• SELECTED TEXT:
Inside Out(16)
Chapter 7
Tom took me to see a new band called The Kats; they were a big deal at the time. The star was a guitarist from Minneapolis named Freddy Moore, and he changed my life—or at least my name.
Freddy wrote most of the band’s songs, and played guitar and sang. He was absolutely electric onstage, with his shaggy blond hair, sharp features, and wild blue eyes—a totally magnetic performer. I went back to the Troubadour to see the band again on my own. Watching Freddy, I was blown away: if I could be with someone that captivating, then maybe I would be captivating, too. Between sets I maneuvered Freddy into the bathroom. Within a month, I’d left Tom to move in with him.
Our instant attraction reflected the spontaneity and free-spiritedness you feel when you’re young and your whole life is stretched out in front of you, and you don’t focus on the consequences of your actions. Unfortunately, when I broke up with Tom, I didn’t treat him with anywhere near the consideration he’d shown me, and I glossed over the fact that Freddy was twenty-nine and still married to his high school sweetheart from Minnesota. When he left her for me, I was only sixteen. I was a self-absorbed teenager who hadn’t been raised with a lot of respect for the institution of marriage, and I jumped into life with Freddy without, I’m sorry to say, much concern for his wife. Then again, he was almost twice my age, and he was the one who was married. But age is confusing: throughout my life I’ve been in relationships where power and maturity don’t necessarily lie with whoever is older.

• REQUIRED ACTION:
List every place name mentioned in the memoir excerpt. The data after this point comes from a separate source.

• DATA PROVIDED:
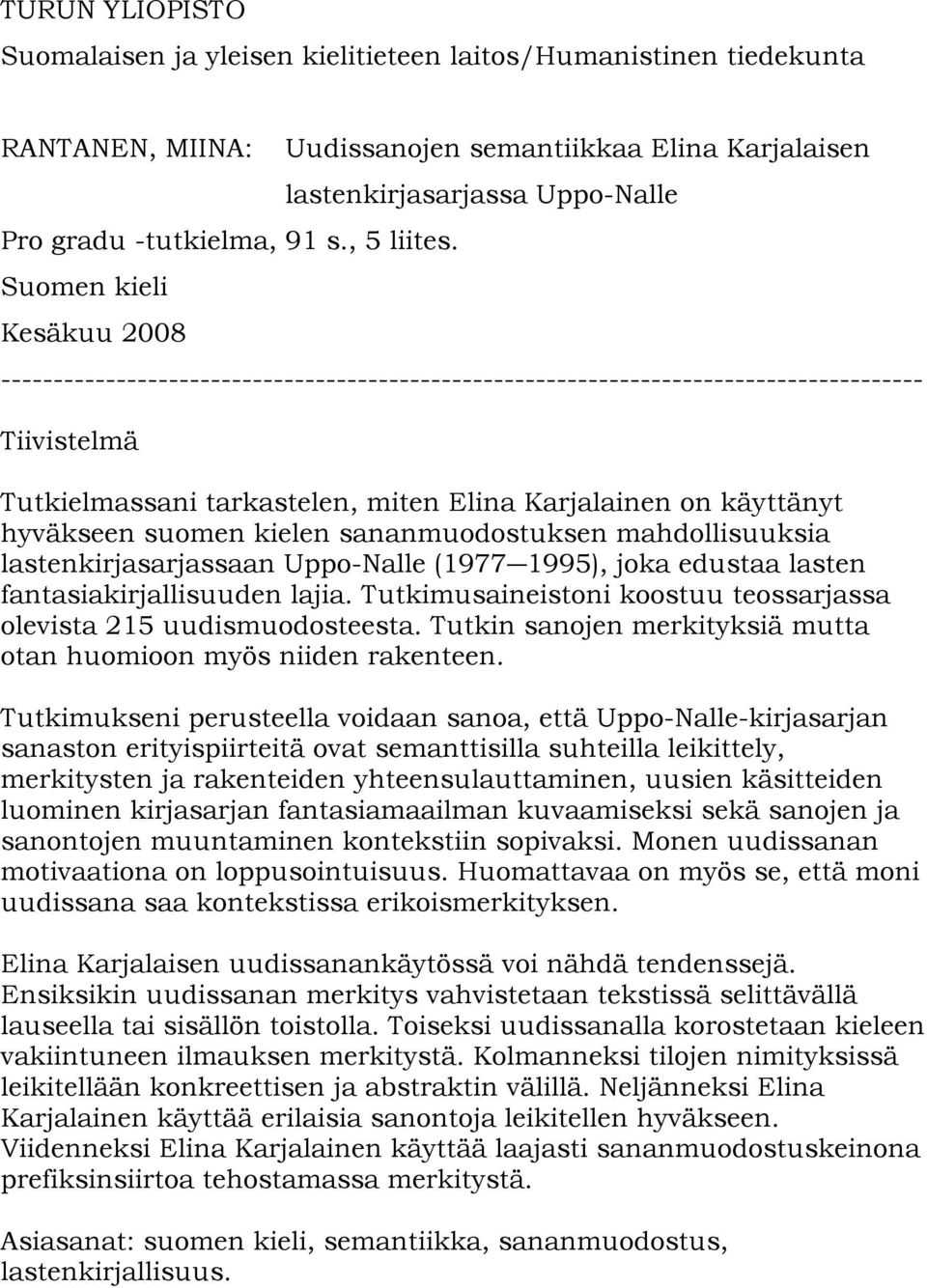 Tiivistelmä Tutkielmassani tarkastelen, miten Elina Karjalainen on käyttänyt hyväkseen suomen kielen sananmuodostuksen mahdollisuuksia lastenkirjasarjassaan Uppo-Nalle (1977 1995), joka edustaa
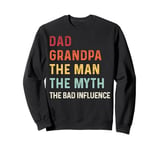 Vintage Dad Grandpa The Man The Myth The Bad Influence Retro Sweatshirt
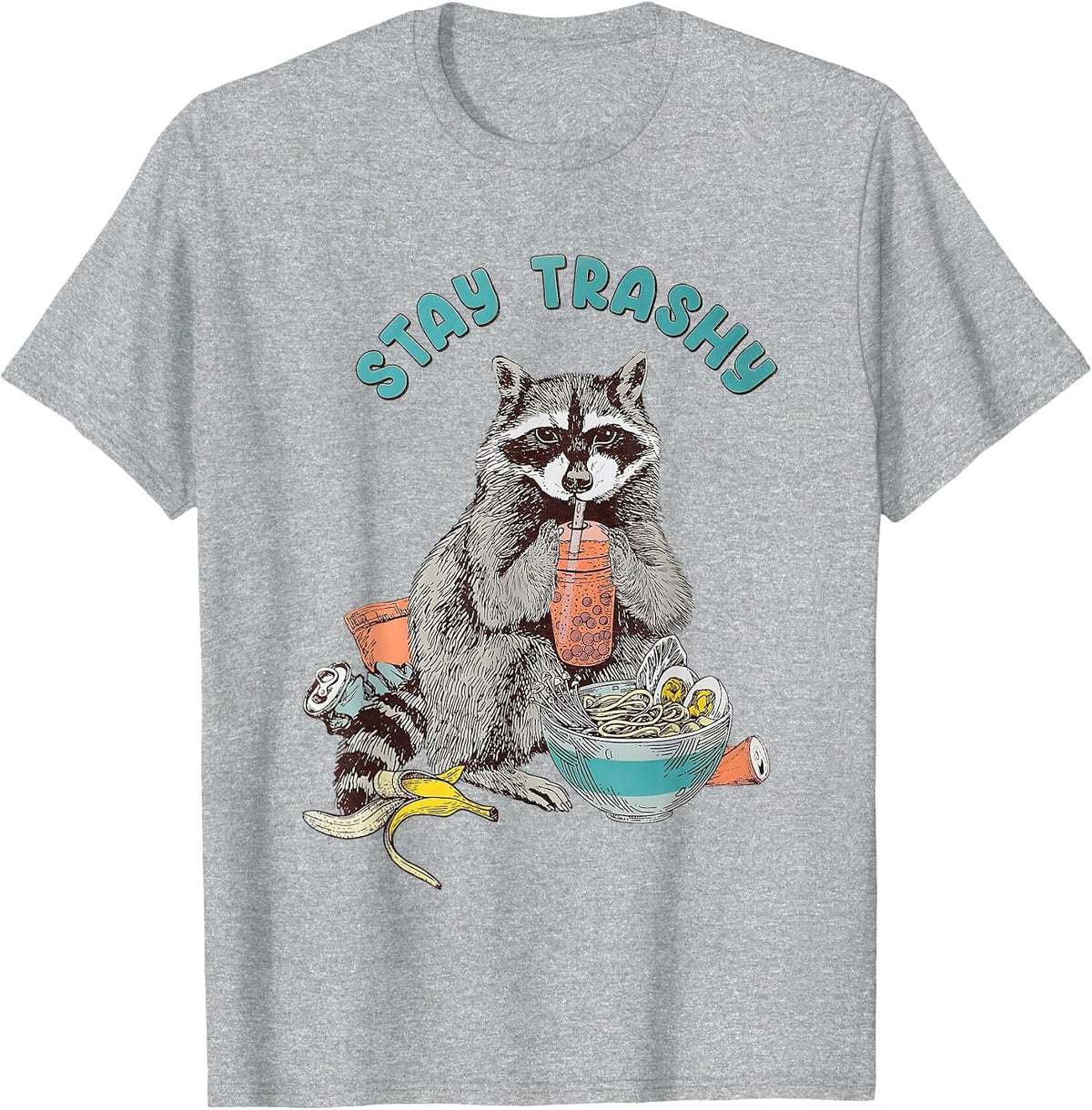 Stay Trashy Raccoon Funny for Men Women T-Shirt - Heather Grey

• RESPONSE TO THE TASK:
- Minneapolis
- the Troubadour
- Minnesota